Friday, 19 December 2014: 10:20 AM
Peter M Shearer1, Janine S Buehler1, Marine Denolle1, Wenyuan Fan1, Zhitu Ma1, Nicholas J Mancinelli1, Robin S Matoza1, Wei Wang1, Yongfei Wang2 and Zhongwen Zhan1, (1)University of California San Diego, La Jolla, CA, United States, (2)San Diego State University, San Diego, CA, United States
Abstract:
Over 20 years ago, stacks of global seismograms produced direct images of the global seismic wavefield highlighting the visibility, frequency content, and polarity of known seismic phases, and also identified a host of new phases associated with reflections and phase conversions from upper-mantle discontinuities. Two different stacking methods proved particularly useful: (1) STA/LTA-filtered stacks that describe the local signal-to-noise characteristics of the major seismic phases. These serve to image the entire wavefield in a uniform way for educational purposes and to show which phases are observed most clearly as a guide to future research. These stacks also resolve SH versus SV timing differences consistent with radial anisotropy. (2) Reference-phase stacks that preserve the polarity, amplitude, and timing of traces with respect to a specified target phase. These show a large number of top-side and bottom-side reflections and phase conversions from the 410- and 660-km discontinuities that create weak phases with a characteristic "railroad track" appearance both preceding and following many of the main seismic phases.
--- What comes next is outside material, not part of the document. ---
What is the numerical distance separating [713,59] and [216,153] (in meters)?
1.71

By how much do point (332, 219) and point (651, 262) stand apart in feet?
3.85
Reference-phase stacking can also be used to produce coherent surface-wave stacks at very long periods, which directly show the dispersive character of the surface waves.

Here we revisit and update these stacks by exploiting the vastly increased data now available from the IRIS DMC to produce greatly improved wavefield images. We present several examples of the different stacking approaches and point out their various features, including promising targets for future research.